I'm useless with colours but wanted to say that she is such a cute pretty little girl - many congratulations to Xena's new owners, they must be absolutely thrilled.


----------



## eagles ring farm (Mar 23, 2014)

Can you see the appaloosa in her hooves Diane?

She is thrilled with her new little girl and Xena looks great too


----------



##  (Mar 23, 2014)

Yes, I can. In fact the filly looked much like this little one, she was out of an appaloosa varnished roan dam and a palomino fewspot sire, and was a smokey black. She turned into a lovely little varnished roan appaloosa mare that produced some beautiful babies! But you see the hooves -- almost white with just some black at the bottom.

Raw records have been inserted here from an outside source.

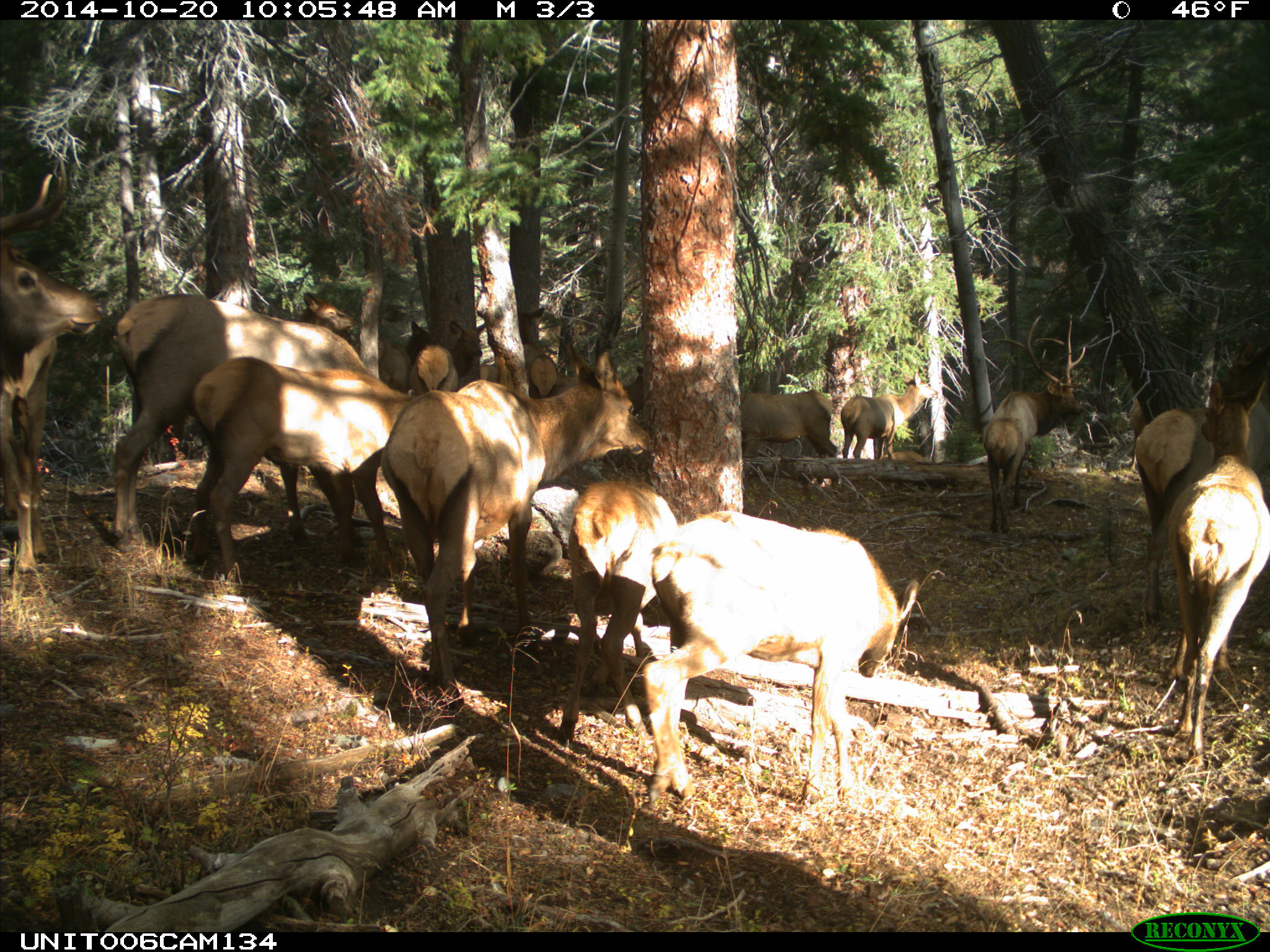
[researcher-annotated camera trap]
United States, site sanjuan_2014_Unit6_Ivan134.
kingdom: Animalia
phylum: Chordata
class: Mammalia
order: Artiodactyla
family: Cervidae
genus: Cervus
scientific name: Cervus elaphus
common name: red deer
Cervus elaphus (red deer).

Even at this age, when they haven't developed any mottling or sclera, these hooves are a give-away!


----------



## Lakota_Elder (Apr 3, 2014)

Thanks for posting the photos Lori.... I am in love with Xena and she sure has produced well. All Xena's foals have turned out well. I was wanting the darker color and am excited about getting it. I'm not sure what it will end up but whatever it will be dark. The foal has a playmate that is a month old but a little smaller and they consider the backyard their personal race track. I've seen sliding stops on these babies to put a QH in awe. No work is getting done from baby watch. I have a huge window installed in my computer room (actually a door glass out of it's frame turned sideways) that let's me view the whole area. Mom's have already given up and lay down in the sun while the kids race.


----------



## eagles ring farm (Apr 3, 2014)

Hey welcome to the nursery Rusel-



so glad to hear from you on here.

Xena is just a lovely mare and we have been so thrilled with our foals from her.

Her daughter"Spice" foaled a smokey black filly the very next day after Xena

So glad your enjoying the babies so much they are a joy...but your right hard to get anything done when you can watch them play

I know she has a wonderful home with you for sure


----------